### Exercise task
Convert the material below, from its first line through the line containing "1.35 metres", both included, into a JSON list of strings with one string per line, leaving out blank lines.

### Input data
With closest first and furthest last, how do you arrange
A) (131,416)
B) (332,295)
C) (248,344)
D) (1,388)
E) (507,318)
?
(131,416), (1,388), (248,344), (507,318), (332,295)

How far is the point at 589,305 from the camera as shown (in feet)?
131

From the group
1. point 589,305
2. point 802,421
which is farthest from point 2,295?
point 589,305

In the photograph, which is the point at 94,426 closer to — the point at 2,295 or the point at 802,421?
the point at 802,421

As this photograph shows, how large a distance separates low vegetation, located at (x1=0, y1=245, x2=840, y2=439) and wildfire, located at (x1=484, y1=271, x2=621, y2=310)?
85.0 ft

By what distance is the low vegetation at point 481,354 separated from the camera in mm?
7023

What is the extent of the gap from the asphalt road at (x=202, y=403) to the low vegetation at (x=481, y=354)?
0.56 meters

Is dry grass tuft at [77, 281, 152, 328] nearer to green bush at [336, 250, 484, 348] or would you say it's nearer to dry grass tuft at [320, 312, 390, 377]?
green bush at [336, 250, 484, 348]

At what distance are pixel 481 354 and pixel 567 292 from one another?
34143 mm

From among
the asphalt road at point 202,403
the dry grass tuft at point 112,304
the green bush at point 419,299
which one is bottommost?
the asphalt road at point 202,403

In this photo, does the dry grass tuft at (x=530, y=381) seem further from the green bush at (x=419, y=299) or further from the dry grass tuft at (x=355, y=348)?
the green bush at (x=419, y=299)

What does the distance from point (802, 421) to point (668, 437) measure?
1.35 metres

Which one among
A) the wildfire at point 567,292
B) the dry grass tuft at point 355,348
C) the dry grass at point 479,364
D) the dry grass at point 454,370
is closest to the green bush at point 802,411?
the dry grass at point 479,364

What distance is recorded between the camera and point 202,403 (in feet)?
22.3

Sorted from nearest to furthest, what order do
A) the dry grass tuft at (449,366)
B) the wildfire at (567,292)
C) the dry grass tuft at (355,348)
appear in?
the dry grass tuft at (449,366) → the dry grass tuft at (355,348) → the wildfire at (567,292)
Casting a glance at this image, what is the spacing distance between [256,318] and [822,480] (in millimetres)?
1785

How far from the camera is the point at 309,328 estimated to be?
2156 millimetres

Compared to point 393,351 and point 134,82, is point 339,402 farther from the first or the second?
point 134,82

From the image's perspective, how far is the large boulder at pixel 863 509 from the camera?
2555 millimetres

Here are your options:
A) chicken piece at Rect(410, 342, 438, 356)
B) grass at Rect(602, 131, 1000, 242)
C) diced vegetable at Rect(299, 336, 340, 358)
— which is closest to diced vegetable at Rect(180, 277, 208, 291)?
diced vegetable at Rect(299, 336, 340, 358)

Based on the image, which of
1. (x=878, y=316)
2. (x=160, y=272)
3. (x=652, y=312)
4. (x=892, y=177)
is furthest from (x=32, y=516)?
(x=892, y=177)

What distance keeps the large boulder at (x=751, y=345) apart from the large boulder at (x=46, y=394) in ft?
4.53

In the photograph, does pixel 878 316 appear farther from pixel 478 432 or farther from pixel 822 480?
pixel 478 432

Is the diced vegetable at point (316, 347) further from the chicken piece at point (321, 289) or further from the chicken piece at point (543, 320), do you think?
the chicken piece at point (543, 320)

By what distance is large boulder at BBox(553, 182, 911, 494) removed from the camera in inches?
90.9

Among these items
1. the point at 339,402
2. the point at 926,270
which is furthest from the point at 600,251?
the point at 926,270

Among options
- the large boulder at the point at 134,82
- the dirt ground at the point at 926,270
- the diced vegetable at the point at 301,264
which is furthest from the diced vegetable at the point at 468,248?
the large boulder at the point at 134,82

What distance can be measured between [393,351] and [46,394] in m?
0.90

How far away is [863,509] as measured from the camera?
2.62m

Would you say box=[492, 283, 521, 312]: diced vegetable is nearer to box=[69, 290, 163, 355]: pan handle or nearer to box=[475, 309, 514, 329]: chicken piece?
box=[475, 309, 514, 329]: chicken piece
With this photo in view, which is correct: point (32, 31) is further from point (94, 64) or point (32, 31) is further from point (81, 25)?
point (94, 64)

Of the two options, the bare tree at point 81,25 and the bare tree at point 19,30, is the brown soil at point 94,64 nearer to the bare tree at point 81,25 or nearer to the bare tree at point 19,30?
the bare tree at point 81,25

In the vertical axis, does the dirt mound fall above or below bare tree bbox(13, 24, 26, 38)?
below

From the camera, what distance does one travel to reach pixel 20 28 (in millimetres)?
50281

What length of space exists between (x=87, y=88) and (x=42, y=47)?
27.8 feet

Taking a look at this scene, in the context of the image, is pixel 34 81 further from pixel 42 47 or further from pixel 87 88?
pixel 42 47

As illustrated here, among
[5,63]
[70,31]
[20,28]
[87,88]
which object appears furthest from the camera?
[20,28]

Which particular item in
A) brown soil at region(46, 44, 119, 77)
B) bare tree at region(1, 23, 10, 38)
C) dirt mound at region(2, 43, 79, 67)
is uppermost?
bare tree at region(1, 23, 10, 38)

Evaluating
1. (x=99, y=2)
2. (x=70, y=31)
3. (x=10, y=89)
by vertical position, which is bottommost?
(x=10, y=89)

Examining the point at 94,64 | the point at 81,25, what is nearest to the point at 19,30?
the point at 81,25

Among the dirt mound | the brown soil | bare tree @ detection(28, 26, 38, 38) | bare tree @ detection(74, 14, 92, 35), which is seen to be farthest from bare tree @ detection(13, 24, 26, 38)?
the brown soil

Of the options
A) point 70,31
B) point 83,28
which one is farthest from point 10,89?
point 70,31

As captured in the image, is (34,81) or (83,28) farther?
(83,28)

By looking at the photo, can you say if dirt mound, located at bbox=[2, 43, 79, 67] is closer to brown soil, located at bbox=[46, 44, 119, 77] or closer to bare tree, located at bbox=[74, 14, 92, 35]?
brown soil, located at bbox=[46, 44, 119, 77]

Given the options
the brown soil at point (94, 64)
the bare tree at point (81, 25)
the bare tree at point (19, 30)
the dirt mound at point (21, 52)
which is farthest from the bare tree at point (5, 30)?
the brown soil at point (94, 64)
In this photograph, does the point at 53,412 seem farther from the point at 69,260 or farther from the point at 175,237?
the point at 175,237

### Result of this task
[
  "With closest first and furthest last, how do you arrange",
  "A) (131,416)",
  "B) (332,295)",
  "C) (248,344)",
  "D) (1,388)",
  "E) (507,318)",
  "?",
  "(131,416), (1,388), (248,344), (507,318), (332,295)",
  "How far is the point at 589,305 from the camera as shown (in feet)?",
  "131",
  "From the group",
  "1. point 589,305",
  "2. point 802,421",
  "which is farthest from point 2,295?",
  "point 589,305",
  "In the photograph, which is the point at 94,426 closer to — the point at 2,295 or the point at 802,421?",
  "the point at 802,421",
  "As this photograph shows, how large a distance separates low vegetation, located at (x1=0, y1=245, x2=840, y2=439) and wildfire, located at (x1=484, y1=271, x2=621, y2=310)?",
  "85.0 ft",
  "By what distance is the low vegetation at point 481,354 separated from the camera in mm?",
  "7023",
  "What is the extent of the gap from the asphalt road at (x=202, y=403) to the low vegetation at (x=481, y=354)?",
  "0.56 meters",
  "Is dry grass tuft at [77, 281, 152, 328] nearer to green bush at [336, 250, 484, 348] or would you say it's nearer to dry grass tuft at [320, 312, 390, 377]?",
  "green bush at [336, 250, 484, 348]",
  "At what distance are pixel 481 354 and pixel 567 292 from one another?",
  "34143 mm",
  "From among",
  "the asphalt road at point 202,403",
  "the dry grass tuft at point 112,304",
  "the green bush at point 419,299",
  "which one is bottommost?",
  "the asphalt road at point 202,403",
  "In this photo, does the dry grass tuft at (x=530, y=381) seem further from the green bush at (x=419, y=299) or further from the dry grass tuft at (x=355, y=348)?",
  "the green bush at (x=419, y=299)",
  "What does the distance from point (802, 421) to point (668, 437) measure?",
  "1.35 metres"
]